(Excerpted passage Opens)
Questions from a patient… on Authenticity, Love and Purpose in Medical Education

Feb 25, 2012 was a dreary “typical” wintry day in Michigan but one that changed meaning and purpose in my life (or at least my second life) forever.  You see… I suffered a sudden cardiac arrest and a heart attack that day that left me without a heartbeat for some 30+ minutes.  Following this traumatic event, I vowed to try and figure out who (and how) to share my gratitude.  The first person to thank was my lovely bride (though I suspect there are some days she wonders about saving me 😊) but in the end,  I hope her life is more fulfilled with me still in it.

After her, I reached out to the University of Michigan health system and have found many wonderful colleagues to share my gratitude.  Ultimately, this led me to leave my 30-year career in University Housing to find ways to harness the innovative power that comes from grateful patients partnering with healthcare to solve some of the thorniest problems that exist in medicine today.  My webpage, https://www.patientispartner.com hopes to harness the ideas patients can have to help create the kind of culture that eradicates the current “industrialization” of medicine.  As a practicing “questiononlogist,” I offer the following 3 question “areas” to consider in re-thinking the “industrialization” of medicine and find ways to LOVEMEDED again.  One of the ways a movement can start is to make the change with how we recruit, educate and train the future of medicine.

MY QUESTIONS from a Patient Lens

What if patients joined the physicians to drape the white coats on new medical students at the white coat ceremony?
(Excerpted passage Closes)
(Collected data Opens)
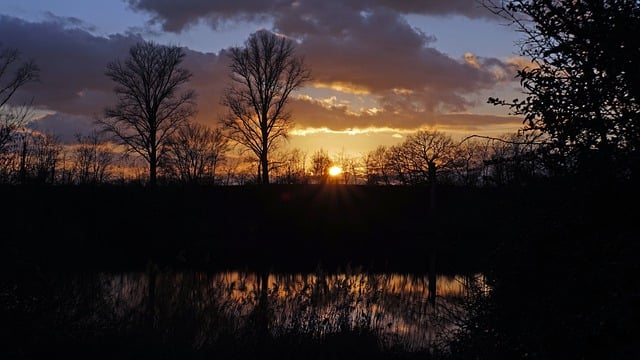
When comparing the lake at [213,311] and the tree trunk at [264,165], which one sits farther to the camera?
the tree trunk at [264,165]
(Collected data Closes)
Required action —
In the patient's essay on medical education, how long was the writer left without a heartbeat after the cardiac arrest? The material plays no part in what follows.

Problem solution —
Some 30+ minutes.